Psychoanalytic Electronic Publishing: Psyche.: LIV, 1, 2000: Narzißus, Intersubjektivität une Anerkennung.

(2001). Psychoanalytic Quarterly, 70(2):513

Psyche.: LIV, 1, 2000: Narzißus, Intersubjektivität une Anerkennung.

Martin Altmeyer

Narcissism, Intersubjectivity, Recognition points out that, traditionally, narcissism is understood as synonymous with self-love and egocentricity; drive theory defines it as the libidinous cathexis of the self. The author casts doubt on this view of what is not only a central psychoanalytic concept, but also one that has found its way into everyday language.
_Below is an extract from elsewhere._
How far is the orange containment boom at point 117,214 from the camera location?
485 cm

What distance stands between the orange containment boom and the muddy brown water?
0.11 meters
Instead, he proposes an intersubjective definition: narcissism originates in the mirror of the object. A narcissistic disturbance is an unconscious “battle for recognition” (Hegel). A Winnicott-inspired model of the intersubjective genesis of self, further elaborated by Bollas and Ogden, forms the basis for this interdisciplinary approach, combining Freud's definition of narcissism as “being loved,” developmental theory in infant research, the symbolic and interactionalistic concept of adoption of perspective (Mead), and the sociophilosophical theory of recognition (Honneth, Benjamin). The central thesis is that it is only under the paradigm of intersubjectivity that the notorious contradictions of the psychoanalytic concept of narcissism can be resolved.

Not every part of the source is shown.